It struck us as unspeakably sad that he would look back on his childhood experience in nature with such condescension.  It seems that each of us should have the right to enter nature with whatever level of knowledge we can bring to that experience.  Mr. Dumbacher has a Ph.D. degree.  Does he think a Ph.D. degree is required to appreciate nature?  Such a prerequisite would leave most of us out.  Don’t we have a right to enjoy nature too?

Burdened with too much knowledge

Trilium in Virginia
Trilium in Virginia

We will use our personal experience to present a contrarian viewpoint.  A few years ago we had the opportunity to drive the length of the Blue Ridge Highway from the Shenandoah Valley in northern Virginia to the heart of Tennessee.  Of course, we had many walks in the woods.  It was early spring.  The dogwoods were blooming.  The birds were actively starting their nesting season.  As much as we enjoy a walk in the woods here in California, there was even greater pleasure in those walks in the eastern woods because we have almost no knowledge of what is native or non-native there.  It was a great relief to be able to walk without passing judgment, as we have been taught to do in California.  There was no need to point fingers and declare that something “doesn’t belong there.”  We could accept the beauty of everything we saw on equal terms.  Ignorance was bliss.

▸ PROVIDED DATA:

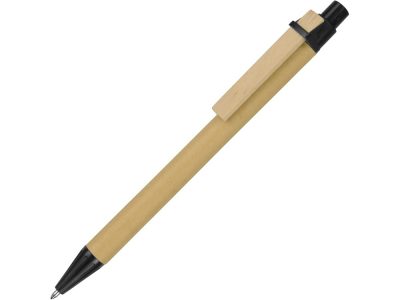 Ручка шариковая Salvador, натуральный/черный, черные чернила — 10612300_2, изображение 1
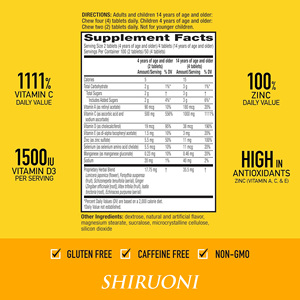 Bulk OEM/ODM <strong>Vitamin</strong> <strong>C</strong> 500mg Orange Flavour Chewable Tablets Promote Immune System Support Pills Dietary Supplement - Product Image 4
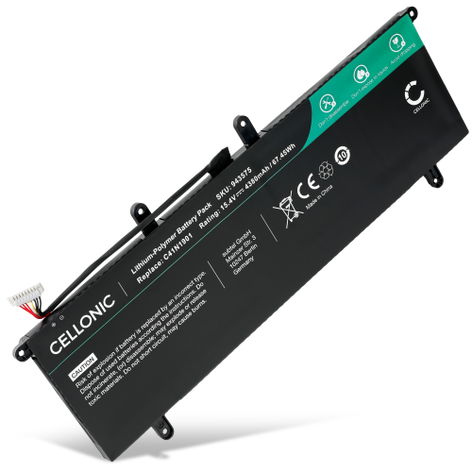 Battery for ASUS UX481F; UX481FL; Zenbook Duo UX481F, UX481FL C41N1901 (4380mAh, 15.4V) from CELLONIC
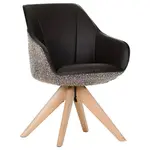 Landscape ŽIDLE S PODRUČKAMI, žinylka, vzhled kůže, hnědá, tmavě hnědá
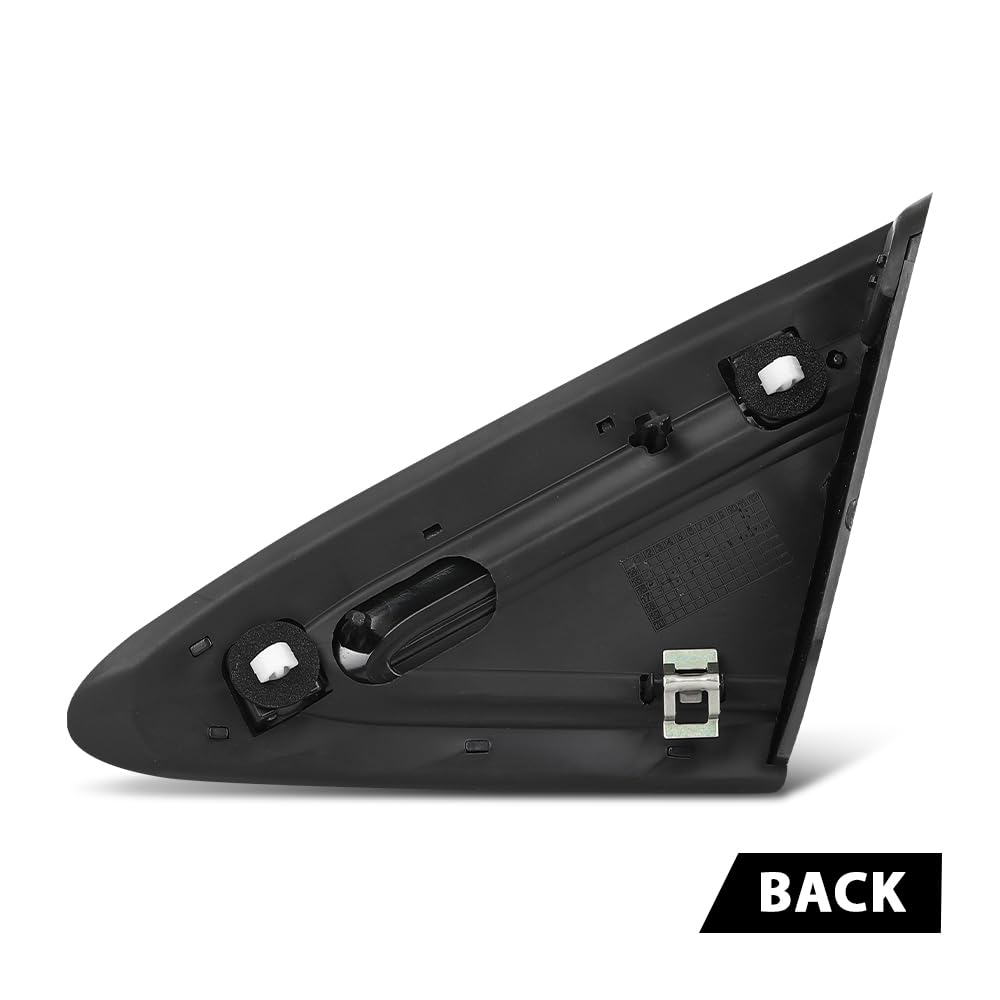 G-PLUS Front Right Side Fender Molding Trim Part Mirror Corner Triangle Trim View Mirror Flag Applique Panel Cover Compatible with Cadillac XTS 2013-2019 22955948 Chrome and Black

▸ WHAT TO WORK ON:
1. Repeat the part of the essay on enjoying nature from "We will use" to "Ignorance was bliss." word for word.
2. Write what comes next in the essay on enjoying nature, starting after its final sentence.

▸ RESPONSES IN ORDER:
1.
We will use our personal experience to present a contrarian viewpoint.  A few years ago we had the opportunity to drive the length of the Blue Ridge Highway from the Shenandoah Valley in northern Virginia to the heart of Tennessee.  Of course, we had many walks in the woods.  It was early spring.  The dogwoods were blooming.  The birds were actively starting their nesting season.  As much as we enjoy a walk in the woods here in California, there was even greater pleasure in those walks in the eastern woods because we have almost no knowledge of what is native or non-native there.  It was a great relief to be able to walk without passing judgment, as we have been taught to do in California.  There was no need to point fingers and declare that something “doesn’t belong there.”  We could accept the beauty of everything we saw on equal terms.  Ignorance was bliss.

2.
Dogwood, Virginia
Dogwood, Virginia
Monarch caterpillar on milkweed.  Tilden Botanical Garden
Monarch caterpillar on milkweed. Tilden Botanical Garden

We will contrast that experience with a more recent experience in the East Bay Regional Park District Botanical Garden in Tilden Park.  We were taking a course in which several participants in the class were members of the California Native Plant Society.  You might think that a botanical garden in which solely natives are planted, would be a pleasant place for them to walk.  It wasn’t.  They were outraged by the few non-native “weeds” we saw.  They crawled over the plantings to pull the uninvited plants from their roots.  One was a lovely scarlet pimpernel, blooming in its bright coral amongst native plants in their dormant, brown phase.   Their destructive attitude detracted from our enjoyment of the garden.

The “tiny minority” myth

As the “restoration” projects in the Bay Area have become progressively more destructive, the public has become progressively more opposed to them.   Mr. Dumbacher calls us a “vocal minority” in his article.  He is mistaken.  We consistently outnumber native plant advocates (sometimes ten to one) whenever we have an opportunity to express our opinion in a public venue:  in public hearings, on petitions, during written public comment periods.  We are not a minority.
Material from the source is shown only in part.